- Do you need to copy records out from your Salesforce instance into some other CRM?
- Do you need to modify large quantities of records in your database and then upload them to another SaaS provider?
- Do you need to load, process, and transform large quantities of data from your hosted applications?
If you answered enthusiastically 'yes' for any of these questions (and even if you didn't...), then this is the blog for you!
With our next release of App Connect on AWS, we're pleased to announce our new batch processing capability, allowing you to batch retrieve records from external applications, manipulate them and then load them into another system with scale. For those with experience of App Connect on IBM Cloud, this feature has parity with the batch processing capability there, so all of the same scale, performance, and reliability can be expected here.
With batch processing support you can:
- Load large numbers of records from hosted applications into IBM App Connect.
- Manipulate records individually, using a range of IBM App Connect connectors and toolbox nodes.
- Perform actions when all of the records have been completed using other connector and toolbox nodes.
- View/Monitor the status of batches during Authoring, and then prepare, and run the batches in a production workload.
In this blog post, we are going to explore creating, and running a batch flow using the Designer Interface from IBM App Connect on AWS.
What is a batch?

[Records from a dataset]
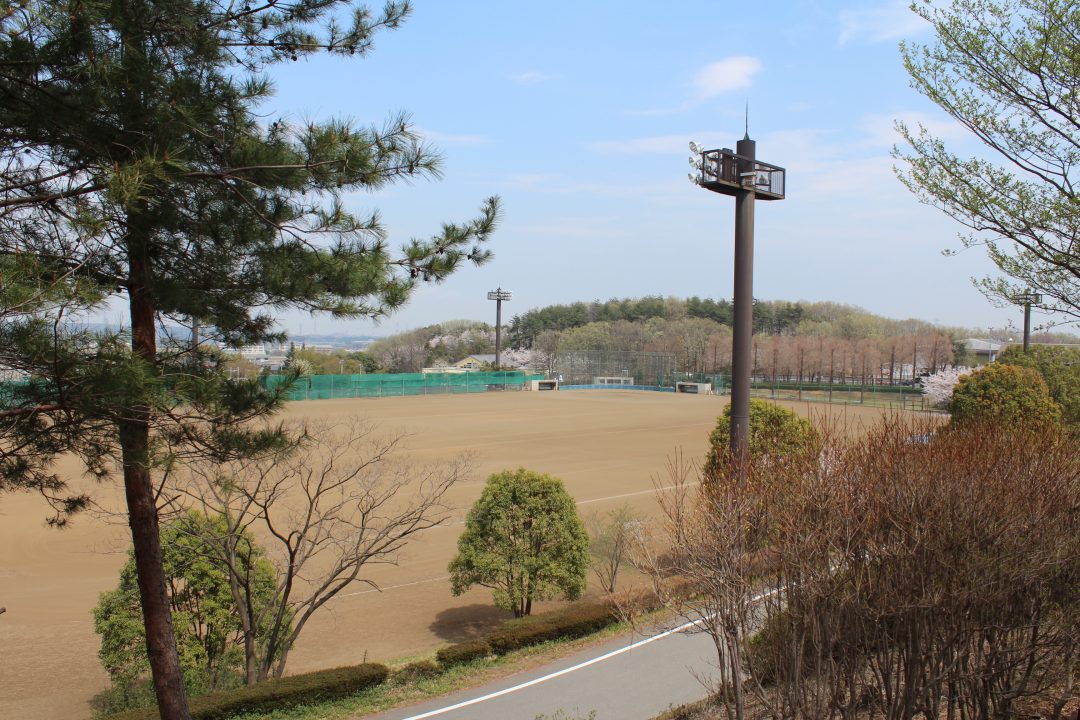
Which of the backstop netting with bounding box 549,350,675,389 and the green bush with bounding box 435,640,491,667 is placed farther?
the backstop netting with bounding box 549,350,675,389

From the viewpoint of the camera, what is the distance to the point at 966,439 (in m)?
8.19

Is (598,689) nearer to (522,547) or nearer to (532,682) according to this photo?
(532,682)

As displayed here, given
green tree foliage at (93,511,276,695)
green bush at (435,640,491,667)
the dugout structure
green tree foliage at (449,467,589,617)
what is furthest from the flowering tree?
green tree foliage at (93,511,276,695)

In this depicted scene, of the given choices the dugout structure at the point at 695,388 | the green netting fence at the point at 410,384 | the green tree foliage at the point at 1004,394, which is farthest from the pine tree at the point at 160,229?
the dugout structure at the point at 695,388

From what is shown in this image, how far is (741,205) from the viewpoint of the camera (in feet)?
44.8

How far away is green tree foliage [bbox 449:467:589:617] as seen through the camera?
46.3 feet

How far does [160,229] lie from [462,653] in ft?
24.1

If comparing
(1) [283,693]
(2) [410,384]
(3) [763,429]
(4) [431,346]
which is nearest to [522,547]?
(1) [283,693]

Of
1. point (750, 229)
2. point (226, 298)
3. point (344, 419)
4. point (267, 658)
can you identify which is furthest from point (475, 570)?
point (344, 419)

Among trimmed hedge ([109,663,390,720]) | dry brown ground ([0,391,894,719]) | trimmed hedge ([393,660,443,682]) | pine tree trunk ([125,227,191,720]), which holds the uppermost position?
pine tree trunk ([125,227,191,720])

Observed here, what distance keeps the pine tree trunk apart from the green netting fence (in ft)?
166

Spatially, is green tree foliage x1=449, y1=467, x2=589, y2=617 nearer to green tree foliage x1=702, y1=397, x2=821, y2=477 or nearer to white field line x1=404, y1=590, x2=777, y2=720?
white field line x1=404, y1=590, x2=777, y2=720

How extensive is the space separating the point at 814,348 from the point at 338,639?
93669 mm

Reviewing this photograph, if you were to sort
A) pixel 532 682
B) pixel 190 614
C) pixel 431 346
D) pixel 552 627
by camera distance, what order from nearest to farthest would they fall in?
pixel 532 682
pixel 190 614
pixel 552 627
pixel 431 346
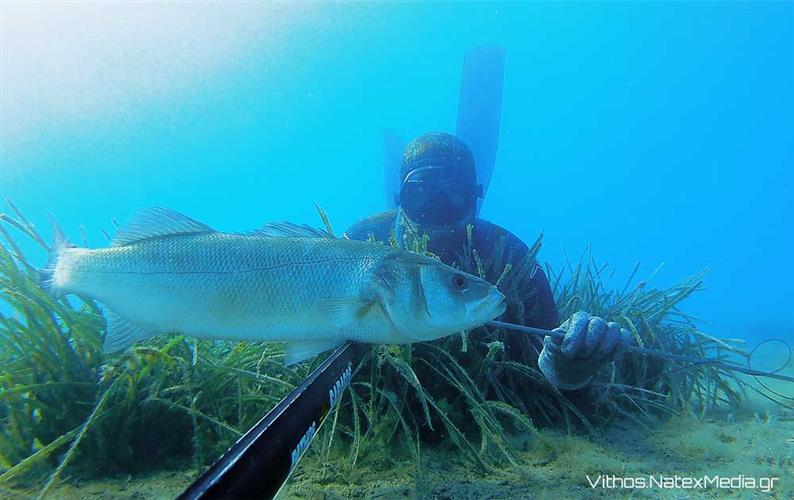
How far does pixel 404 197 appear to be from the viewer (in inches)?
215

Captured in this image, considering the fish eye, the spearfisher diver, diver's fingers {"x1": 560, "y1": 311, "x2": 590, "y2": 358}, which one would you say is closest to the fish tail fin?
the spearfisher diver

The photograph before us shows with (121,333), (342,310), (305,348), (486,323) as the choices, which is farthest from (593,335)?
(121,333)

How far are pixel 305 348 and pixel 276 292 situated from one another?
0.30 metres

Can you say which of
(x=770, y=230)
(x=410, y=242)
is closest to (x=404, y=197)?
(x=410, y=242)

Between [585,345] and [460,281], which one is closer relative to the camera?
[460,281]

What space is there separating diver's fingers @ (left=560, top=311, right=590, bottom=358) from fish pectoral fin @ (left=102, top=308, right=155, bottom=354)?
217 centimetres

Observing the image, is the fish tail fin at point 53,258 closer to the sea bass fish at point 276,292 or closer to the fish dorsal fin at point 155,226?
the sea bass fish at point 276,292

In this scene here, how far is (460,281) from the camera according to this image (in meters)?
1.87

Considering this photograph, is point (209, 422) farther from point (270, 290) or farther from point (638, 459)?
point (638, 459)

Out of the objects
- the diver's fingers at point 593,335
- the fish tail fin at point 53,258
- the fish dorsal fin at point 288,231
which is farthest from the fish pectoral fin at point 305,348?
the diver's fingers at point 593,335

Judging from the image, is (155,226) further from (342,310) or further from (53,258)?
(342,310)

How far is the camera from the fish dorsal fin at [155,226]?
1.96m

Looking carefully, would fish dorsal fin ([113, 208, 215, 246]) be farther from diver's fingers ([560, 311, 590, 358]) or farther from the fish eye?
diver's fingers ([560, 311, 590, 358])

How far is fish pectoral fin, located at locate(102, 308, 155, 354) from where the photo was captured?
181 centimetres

* **WRITTEN TASK A**
Decide whether each statement agrees with the blog post on batch processing in App Connect on AWS, answering yes or no and quoting its deciding words: (i) the batch processing feature on AWS has parity with the one in App Connect on IBM Cloud; (ii) batch status can be monitored only in production, not during Authoring; (iii) the post explores creating and running a batch flow with the Designer Interface.
* **WRITTEN TASK B**
Extend the blog post on batch processing in App Connect on AWS from the point where it stops.
None of the material is needed.

* **RIGHT ANSWER A**
(i) Yes: "this feature has parity with the batch processing capability there"
(ii) No: "View/Monitor the status of batches during Authoring"
(iii) Yes: "we are going to explore creating, and running a batch flow using the Designer Interface from IBM App Connect on AWS"

* **RIGHT ANSWER B**
Currently in IBM App Connect on AWS you can retrieve records from an external SaaS application, but doing this for a large number of records takes time and needs to be done sequentially, using something like the ‘For Each’ node. This is suitable for hundreds or maybe even thousands of records, but if you’ve got very large data sets and don’t care about the order the records are extracted in then there are faster ways of getting through your workloads… enter batch processing.
With batch processing, records are extracted in parallel and in a user-configurable number, this means if you want to retrieve 10,000 records from Salesforce and perform some operation on them, you can do just that!
Anatomy of a batch flow
Much like batch processing in other offerings of App Connect, there are 3 components to a batch flow:
- Retrieve Node
This is the connector linking to the application that is providing the records for the batch processing. For example, this could be a Salesforce connector retrieving all of the leads from your instance of Salesforce, or it could be an IBM Cloudant connector, retrieving documents from a Database store. Batch processing is built for scale and can handle multiple thousands of records, so bring any dataset here, large or small!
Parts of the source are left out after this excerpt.